English Pointer - Temperament & Personality

Source: PetWave, Updated on July 16, 2015
English Pointer

Personality

English Pointers are a true sporting dog who should not be confined indoors for a long period of time. They are athletic and energetic, and are happiest when they are running. They are sweet, gentle animals who are polite and welcoming to strangers and shouldn't be relied upon to be watchful guard dogs. They are best suited for active families, preferably those who enjoy hunting.

Activity Requirements

English Pointers are rowdy and rambunctious and need a lot of exercise; and just when you think they've had enough, they'll probably want more. This breed was not designed to be a household pet, but rather to be a sturdy, reliable hunting companion in the field, and the modern Pointer has not lost this desire. For owners who do not hunt, a commitment should be made to enroll their pointer in tracking or agility activities in order to satisfy their need to run and think. If a Pointer does not get enough exercise, they will resort to barking and chewing which may develop severe anxiety.

Trainability

Training a Pointer in basic obedience can be difficult, but is an absolute necessity. They suffer from sporting dog ADD – they will be distracted by sights, sound and smells and will want to abandon training to chase after something more interesting. For this reason training should involve a lot food and should be conducted in short spurts. The two most valuable commands you can teach a rowdy pointer is “down” and “stay.”

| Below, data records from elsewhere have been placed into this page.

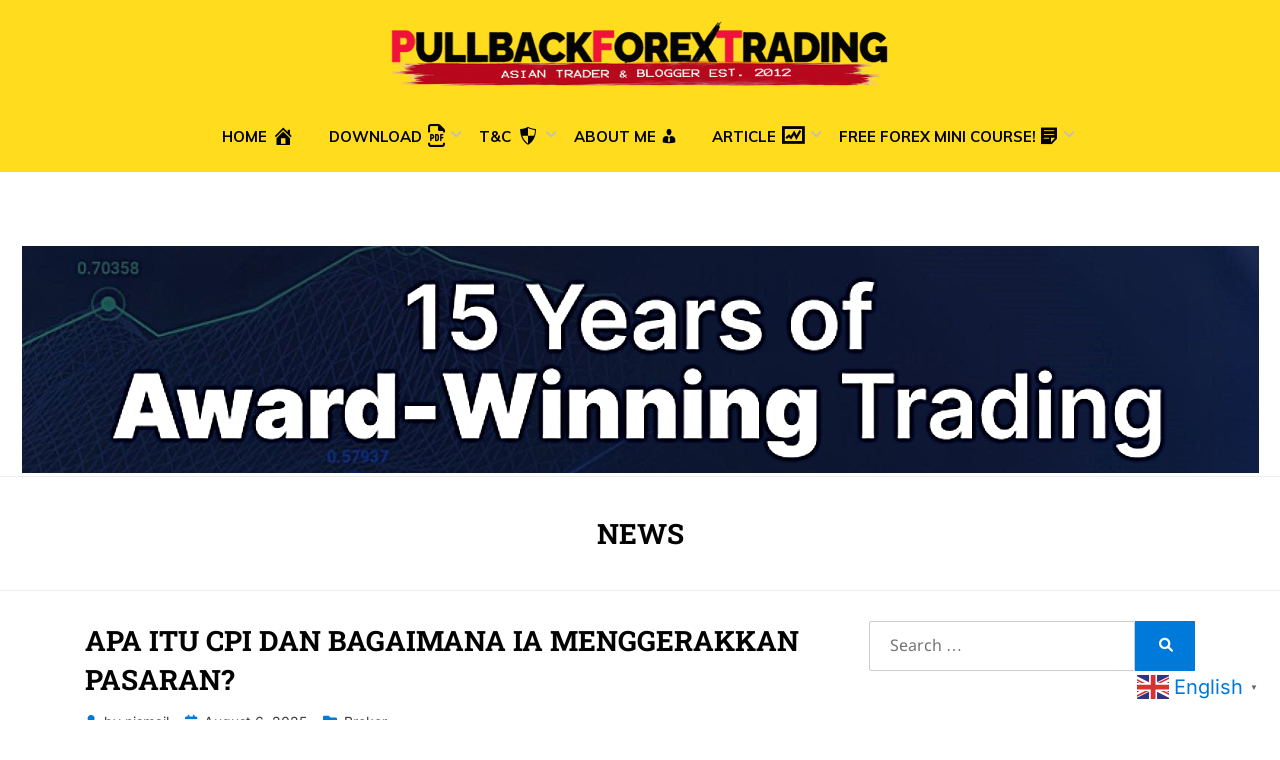

--- FILE ---
content_type: text/html; charset=utf-8
request_url: https://www.google.com/recaptcha/api2/aframe
body_size: 267
content:
<!DOCTYPE HTML><html><head><meta http-equiv="content-type" content="text/html; charset=UTF-8"></head><body><script nonce="5qHVaf4DzKyvw2FnrPbnHw">/** Anti-fraud and anti-abuse applications only. See google.com/recaptcha */ try{var clients={'sodar':'https://pagead2.googlesyndication.com/pagead/sodar?'};window.addEventListener("message",function(a){try{if(a.source===window.parent){var b=JSON.parse(a.data);var c=clients[b['id']];if(c){var d=document.createElement('img');d.src=c+b['params']+'&rc='+(localStorage.getItem("rc::a")?sessionStorage.getItem("rc::b"):"");window.document.body.appendChild(d);sessionStorage.setItem("rc::e",parseInt(sessionStorage.getItem("rc::e")||0)+1);localStorage.setItem("rc::h",'1769426809189');}}}catch(b){}});window.parent.postMessage("_grecaptcha_ready", "*");}catch(b){}</script></body></html>

--- FILE ---
content_type: application/javascript; charset=utf-8
request_url: https://fundingchoicesmessages.google.com/f/AGSKWxV2E13zkEAZsBaTut6uWwKzZD6-C-6CY5QQ9K3c9ld4unTURiv43nkLl7H7irdh_zySqatGhLkidlKOC5tEnD3VNpXnEppliQrCjgH6QP39YncqN22VXg9s1VzDi_Ul_DYFI6rrUAZ6Hojzy-ZPwHE4etOzhHdbDJUxmF8J-CwEeUbWL9TnujhSNPgF/__advertisement//bannerad6._764x70./ad_square./pubads_
body_size: -1289
content:
window['795eaa7c-2578-49f2-bedb-c5815461fc71'] = true;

House training a Pointer is a long process and many breeders and trainers recommend crating a Pointer until he gets the hang of it, which can unfortunately be several months.

Behavioral Traits

Chasing is the Pointers biggest problem. Unless they are hunting in the field, they should be kept in a fenced-in yard or on a leash at all times. They will chase after anything that moves, and once they give chase, they are completely deaf to your calls to return home.

Rowdiness and hyperactivity are common in Pointers, even those who are properly exercised. They are always brimming with energy and love to greet everyone they meet, which usually involves a lot of jumping. Teaching a Pointer “down” and “stay” can save you from alienating your friends and neighbors.